Наиболее яркую репрезентацию после Гераклита логософия переживает вновь в постклассическую эпоху античной философии — а именно в философских учениях Древней и Средней Стой, где понятие «Логос» занимает центральное место в физике (космогонической части). Это бог-демиург, поддерживающий Вселенную своим участием и вмешательством, и вместе с тем пантеистически растворенный в вещах физического мира: «...Бог, ум, судьба и Зевс — одно и то же, и у него есть еще много имен. Существуя в начале сам по себе, он всю сущность обращает через воздух в воду; и как в поросли содержится семя, так и бог, сеятельный разум мира пребывает таковым во влажности, приспособляя к себе вещество для следующего становления; а затем он порождает четыре основы: огонь, воду, воздух и землю» (Диоген Лаэртский, VIII 1). Вместе с тем Логос-Бог имеет телесную природу: это наиболее чистый огонь, т.е. один из четырех материальных элементов всякой античной физики. Сгущаясь, божественный огонь превращается в более твердые элементы, которые, смешиваясь друг с другом, структурируются во множественность конкретных вещей, а по проистечении космического цикла весь космос вновь погибает в обогневении («экпюросис»). При этом в учении стоиков о Логосе проявилась еще одна характерная особенность, почерпнутая из более ранних идей Анаксагора — идея «семенной» структуры Логоса, т.е. мысль о том, что телесный Логос содержит в себе «семена» всех вещей. Стоический Логос обладает и реальным умопостигаемым бытием, он — есть мировой разум (данное учение также восходит к традиции Анаксагора, отчасти Платона, Аристотеля), который по тому и устраивает космос наилучшим образом и провидит его существование, поскольку мыслительная деятельность для всякого античного мыслителя — есть наилучшее во всем бытии. Думается, что участие стоической концепции Логоса в формировании христианской несомненно, именно телесность является главным основанием для догматов о вочеловечении Слова, и боговоплощении человека. Отсюда и стоическая этика видела идеал философского существования в поиске соответствия индивидуального сознания мудреца (философа) и провиденциальной деятельности мирового Разума, и достижении идеала бесстрастия, а стоическая логика должна была обеспечить нахождение этого соответствия.

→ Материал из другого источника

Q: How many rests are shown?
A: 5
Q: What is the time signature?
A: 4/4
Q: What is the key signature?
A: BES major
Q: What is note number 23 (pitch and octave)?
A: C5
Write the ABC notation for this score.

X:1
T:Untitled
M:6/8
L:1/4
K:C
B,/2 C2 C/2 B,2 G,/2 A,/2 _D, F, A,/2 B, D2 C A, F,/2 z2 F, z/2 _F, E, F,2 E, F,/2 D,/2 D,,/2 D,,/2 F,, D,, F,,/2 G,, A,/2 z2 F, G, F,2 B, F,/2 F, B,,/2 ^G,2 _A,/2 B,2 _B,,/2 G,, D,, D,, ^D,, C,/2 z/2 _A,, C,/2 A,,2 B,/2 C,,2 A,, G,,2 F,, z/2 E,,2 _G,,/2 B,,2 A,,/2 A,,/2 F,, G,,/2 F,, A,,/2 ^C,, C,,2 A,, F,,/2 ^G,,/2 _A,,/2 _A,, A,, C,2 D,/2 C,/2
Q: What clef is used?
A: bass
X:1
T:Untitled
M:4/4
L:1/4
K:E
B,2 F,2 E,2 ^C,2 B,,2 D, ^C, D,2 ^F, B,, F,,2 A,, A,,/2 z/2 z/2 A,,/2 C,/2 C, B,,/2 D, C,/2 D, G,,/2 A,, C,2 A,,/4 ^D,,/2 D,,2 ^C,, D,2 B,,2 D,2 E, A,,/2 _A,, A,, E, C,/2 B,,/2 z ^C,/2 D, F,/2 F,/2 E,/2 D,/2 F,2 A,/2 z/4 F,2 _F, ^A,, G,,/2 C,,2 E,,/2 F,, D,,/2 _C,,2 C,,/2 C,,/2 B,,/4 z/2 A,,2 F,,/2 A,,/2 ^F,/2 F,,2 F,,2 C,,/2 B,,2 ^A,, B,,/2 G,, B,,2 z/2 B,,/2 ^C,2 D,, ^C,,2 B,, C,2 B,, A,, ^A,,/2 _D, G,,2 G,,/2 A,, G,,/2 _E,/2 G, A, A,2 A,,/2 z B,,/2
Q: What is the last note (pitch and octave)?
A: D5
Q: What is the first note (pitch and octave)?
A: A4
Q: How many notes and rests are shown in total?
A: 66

Универсалистские геополитические и культурные тенденции раннего эллинизма (завоевания Александра Великого, войны государств Диадохов, начало римских завоеваний) вызвали первоначальное отторжение и метафизического универсализма (к обоснованию которого в своей основе были направлены наиболее значительные учения классической эпохи) со стороны ведущих постплатонических и постаристотелевских философских школ. Кинизм (Антисфен, Диоген Синопский, Кратет и др.), эпикуреизм, скептицизм (школа Пиррова, средние академики) в значительной мере отходят не только от построения «положительной» концептуальной физики (кроме атомизма Эпикура), но и от построения структуры метафизических («надмирных») ценностей. Но уже вскоре в школах Средней Стой (Панеций Родосский, Посидоний и их многочисленные школьные последователи), в представлении которых Логос остался тем же божественным Огнем, возгорающим и затухающим в мега-космических циклах, происходит новое «положительное» осмысление античного универсализма. Познание в Слове здесь означало выстраивание индивидуальной человеческой жизни в соответствии о периодами космоса, подчиненного всезнающему провидению Божества-Логоса, и поэтому поздняя стоическая этика хотя и характеризуется значительным элементом пессимизма, но уже дополняется существенной долей платонических идей.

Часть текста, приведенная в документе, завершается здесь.